Berrima deixou-me saudades dessa certa claustrofobia afectiva, em que sair de casa não era nunca um acto anónimo. Em Kasbah, uma maior liberdade de circulação reflecte o lado um pouco mais impessoal do bairro, mas também, de certa forma, uma imagem mais real de Marraquexe naquilo que é o seu hibridismo. As culturas misturam-se em Kasbah, como se de um jogo se tratasse. Um jogo de cartas em que baralhamos e voltamos a dar as cartas. As cartas vão mudando de posição, sobrepõem-se, mostram-se, recolhem-se.
No entanto, os pontos de contacto, os lugares de conforto, vão emergindo com a vivência do bairro. A figura do guarda do parque de estacionamento é sempre aquela algo paternalista e mostra a generosidade sempre mais manifesta nas gentes mais simples.
Os meus primeiros amigos de Kasbah têm entre três e doze anos. A excitação era tanta nos primeiros tempos que cada chegada a casa era recheada por uma chuva de beijos e abraços em miniatura. A campainha tocava a cada meia hora na esperança de poder comer com os olhos essa grande novidade que era uma portuguesa na Derb Bzou. Trocávamos pulseiras, trocávamos palavras, gestos e danças. Agora os meus amigos estão mais calmos, já se habituaram à novidade, mas ainda disputam o lugar de expeditos ajudantes com os sacos de compras. O assédio daqueles que usam a abordagem do turista desconhecedor é compensado pelos pequenos grandes gestos da vida de bairro.
As cores dominam as fachadas do bairro, ao passar a Bab Agnaou provavelmente a porta mais bonita da medina, temos quase a sensação de entrar numa ramificação da praça de Jemma el Fna. Do outro lado da porta impõe-se o minarete do Panteão da Dinastia Sádida, esse fabuloso palácio do século XVI. Na artéria principal multiplicam-se os restaurantes de espetadas marroquinas que esfumaçam toda a rua, mistificando ainda mais o ambiente que é povoado por pregões, músicas, línguas de várias origens geográficas, cores de pele e de cabelos.

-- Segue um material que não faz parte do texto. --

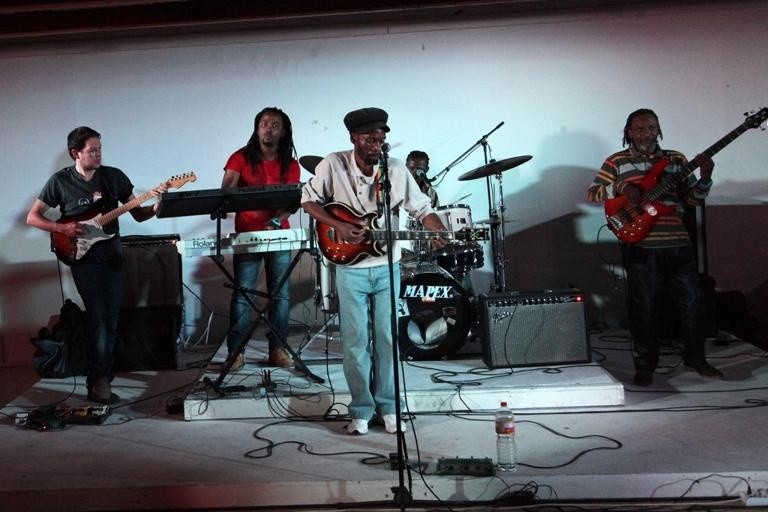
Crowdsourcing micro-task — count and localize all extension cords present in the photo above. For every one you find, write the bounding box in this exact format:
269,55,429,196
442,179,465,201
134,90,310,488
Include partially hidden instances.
257,381,277,392
14,405,113,428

As frutas amontoam-se nas vitrinas e no pequeno souk a que os habitantes chamam de Souika pela sua modesta dimensão. O seu tamanho reduzido encerra porém uma diversidade incrível de produtos: as carnes, as azeitonas, os pickles e os limões, as frutas, as tâmaras, o pão, os petiscos, os ervanários, os véus, as roupas, as especiarias, os coentros e a salsa... O mundo dos marrakechis encontra-se com o mundo dos visitantes numa explosão vibratória. É uma onda de choque que nasce na praça de Jemma el Fna e que vai contagiando os tentáculos da medina, saindo por cada porta e levada aos quatro cantos do mundo.
A Cláudia, a minha vizinha grega de Berrima, que chegou a Marrocos à quarenta anos atrás nos tempos de Hassan II liga-me com frequência. Sabe bem perceber que da nossa passagem algumas coisas ficam marcadas na memória e nas vidas dos que nos rodeiam. Agora é a vez do Kasbah e da miudagem lá do bairro.
A classe média marroquina está a deixar as medinas. Ficam as famílias com menos posses ou a exploração turística. A inversão deste fluxo deve ser posta em marcha de forma a não perder a experiência cultural que aqui se vive, um modo de habitar tão especial. A mesquita, o hammam, o forno de pão, a moqata (uma espécie de junta de freguesia), o hanout (mini-mercado), o souk, são os elementos principais que estruturam cada bairro da medina. Por entre o caos aparente há uma ordem que desenha o espaço. Cada derb (rua ou ruela) é um micro-eco-sistema, tem uma ordem, um modo de ser e de fazer. Nenhuma outra cidade que eu conheça tem uma personalidade urbana tão forte como a que reconheço a cada dia em Marraquexe.